Stomie et Psychologie


Psychologie et stomie

Conférence prononcée par Françoise CAUGANT – psychologue clinicienne à l’hôpital de Morlaix

 à l’assemblée générale de l’ASBO le samedi 8 octobre 2005

 

 

L’annonce d’une mauvaise nouvelle

 

Lorsque nous avons à annoncer une mauvaise nouvelle à quelqu’un, nous savons bien, par expérience, qu’il faut choisir le « bon moment ». Le bon moment, ce n’est pas seulement une question de temps, mais aussi de conditions dans lesquelles la personne pourra entendre ce que nous avons à lui dire.

 

Entendre, cela veut dire comprendre ce qui est dit, sans que cela ne mette la personne dans un état de désespoir. Ces précautions que nous prenons, nous savons bien qu’elles sont importantes pour permettre à l’autre d’encaisser la nouvelle sans perdre ses capacités se compréhension, sans perdre la capacité de relation à l’autre, sans perdre la raison, et sans être détruit par cette mauvaise nouvelle. « Comment je vais lui dire… il ne peut pas entendre ça… je ne peux pas lui dire ça… » autant de commentaires qui témoignent de cette difficulté de dire en ménageant l’autre. Une collègue psychologue parle de l’annonce du diagnostic comme du moment où ou une personne voudrait ne pas avoir à dire à quelqu’un ce que l’autre voudrait ne pas avoir à entendre.

 

 

Ces précautions que nous prenons dans notre vie avec nos proches, doivent être plus que nécessaires dans notre travail, au moment de l’annonce d’un diagnostic.
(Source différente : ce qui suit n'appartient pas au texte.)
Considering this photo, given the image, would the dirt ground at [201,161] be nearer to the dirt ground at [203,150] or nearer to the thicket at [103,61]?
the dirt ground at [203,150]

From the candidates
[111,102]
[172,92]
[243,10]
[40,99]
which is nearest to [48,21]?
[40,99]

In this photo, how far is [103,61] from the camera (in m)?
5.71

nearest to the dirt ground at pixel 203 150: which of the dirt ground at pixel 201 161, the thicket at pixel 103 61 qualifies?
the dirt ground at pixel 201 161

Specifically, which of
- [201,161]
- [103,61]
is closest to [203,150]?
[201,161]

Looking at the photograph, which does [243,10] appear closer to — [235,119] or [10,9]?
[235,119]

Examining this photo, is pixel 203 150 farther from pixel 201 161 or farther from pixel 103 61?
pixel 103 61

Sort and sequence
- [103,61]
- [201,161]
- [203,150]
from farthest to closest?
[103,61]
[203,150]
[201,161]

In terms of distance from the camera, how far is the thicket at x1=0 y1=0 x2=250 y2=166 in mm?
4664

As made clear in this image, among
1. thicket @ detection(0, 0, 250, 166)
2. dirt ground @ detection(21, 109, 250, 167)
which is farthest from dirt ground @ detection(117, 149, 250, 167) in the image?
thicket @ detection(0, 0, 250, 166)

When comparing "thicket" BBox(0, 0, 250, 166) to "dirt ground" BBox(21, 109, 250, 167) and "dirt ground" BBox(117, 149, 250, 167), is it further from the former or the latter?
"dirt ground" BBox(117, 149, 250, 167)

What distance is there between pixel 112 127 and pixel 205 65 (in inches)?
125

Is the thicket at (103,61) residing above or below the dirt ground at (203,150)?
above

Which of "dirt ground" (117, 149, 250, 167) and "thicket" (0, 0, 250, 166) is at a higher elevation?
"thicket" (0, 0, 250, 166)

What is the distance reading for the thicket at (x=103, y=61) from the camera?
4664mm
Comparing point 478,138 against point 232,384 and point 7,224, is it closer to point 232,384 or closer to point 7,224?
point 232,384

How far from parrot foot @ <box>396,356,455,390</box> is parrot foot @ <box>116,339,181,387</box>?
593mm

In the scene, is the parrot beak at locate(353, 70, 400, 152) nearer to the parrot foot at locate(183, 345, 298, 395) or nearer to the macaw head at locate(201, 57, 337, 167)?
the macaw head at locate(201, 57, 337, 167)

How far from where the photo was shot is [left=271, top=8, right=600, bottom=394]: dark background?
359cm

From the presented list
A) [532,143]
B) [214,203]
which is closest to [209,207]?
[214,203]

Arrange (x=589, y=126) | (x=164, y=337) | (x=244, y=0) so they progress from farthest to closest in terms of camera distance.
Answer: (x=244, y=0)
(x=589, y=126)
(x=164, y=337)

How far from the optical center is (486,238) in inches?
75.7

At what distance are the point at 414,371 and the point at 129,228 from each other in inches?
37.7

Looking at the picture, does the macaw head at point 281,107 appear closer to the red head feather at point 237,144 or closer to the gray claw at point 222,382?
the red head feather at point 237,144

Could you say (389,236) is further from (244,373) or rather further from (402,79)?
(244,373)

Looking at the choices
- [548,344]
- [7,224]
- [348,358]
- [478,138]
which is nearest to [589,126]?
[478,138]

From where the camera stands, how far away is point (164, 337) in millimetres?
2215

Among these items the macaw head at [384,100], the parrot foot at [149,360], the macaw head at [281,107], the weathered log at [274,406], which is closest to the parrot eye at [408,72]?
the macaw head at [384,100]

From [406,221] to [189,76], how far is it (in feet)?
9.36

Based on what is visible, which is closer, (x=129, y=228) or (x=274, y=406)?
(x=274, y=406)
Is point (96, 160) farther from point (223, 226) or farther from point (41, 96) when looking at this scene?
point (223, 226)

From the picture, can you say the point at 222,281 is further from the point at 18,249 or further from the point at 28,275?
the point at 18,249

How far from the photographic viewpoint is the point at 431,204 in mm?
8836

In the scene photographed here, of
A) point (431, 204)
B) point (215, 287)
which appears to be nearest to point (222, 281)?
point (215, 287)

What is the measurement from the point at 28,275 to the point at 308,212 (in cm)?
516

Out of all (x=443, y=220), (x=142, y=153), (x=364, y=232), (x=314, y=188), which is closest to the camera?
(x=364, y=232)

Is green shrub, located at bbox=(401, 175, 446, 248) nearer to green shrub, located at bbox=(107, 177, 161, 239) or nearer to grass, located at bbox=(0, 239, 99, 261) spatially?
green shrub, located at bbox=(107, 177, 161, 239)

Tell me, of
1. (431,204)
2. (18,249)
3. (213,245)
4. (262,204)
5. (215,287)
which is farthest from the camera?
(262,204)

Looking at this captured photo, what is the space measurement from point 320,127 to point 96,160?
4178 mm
Cette annonce ne peut se faire n’importe comment. Cette annonce va faire rupture avec ce qu’était la vie jusqu’à ce moment précis.

 

Chacun de nous sait bien que la maladie peut l’atteindre, mais cela reste virtuel. Or là, toute la vie bascule et c’est la maladie qui devient la chose autour de laquelle la vie va s’organiser. Rapidement ce sont les examens multiples et l’intervention chirurgicale. Quand cette annonce se double de l’annonce d’une stomie (terme tout à fait inconnu de la majorité des personnes), et de la précision qu’il faudra peut-être ou sûrement mettre une poche… cela modifie radicalement l’idée que se fait la personne de son avenir. Elle augure de grands changements, des bouleversements auxquels il va falloir faire face.

 

Dans un premier temps, certains pensent qu’ils n’y arriveront jamais, qu’ils ne pourront pas vivre comme ça, autant mourir tout d suite… d’autres se disent ce n’est rien il faut y aller. Entre ces deux extrêmes, ce sont toutes les variantes que vous connaissez sûrement mieux que moi. Ces réactions qui semblent opposées, sont en fait de même nature : la vie qui va être maintenant semble impossible : entre faire comme si rien n’allait changer ou penser que plus rien ne sera comme avant… cela témoigne d’une impossibilité de s’imaginer vivre autrement que maintenant.

 

Ce sont des questions qui se télescopent : est-ce que je vais pouvoir continuer à travailler, est ce que je vais pouvoir retravailler après mon opération, est-ce que je devrai changer de métier… ou je ne pourrai plus participer aux sorties et aux fêtes, comment je vais faire avec cette poche, je n’en veux pas, est-ce que vous ne pouvez vraiment pas faire autrement, est-ce que c’est définitif, comment je vais faire pour avoir une vie à peu près normale…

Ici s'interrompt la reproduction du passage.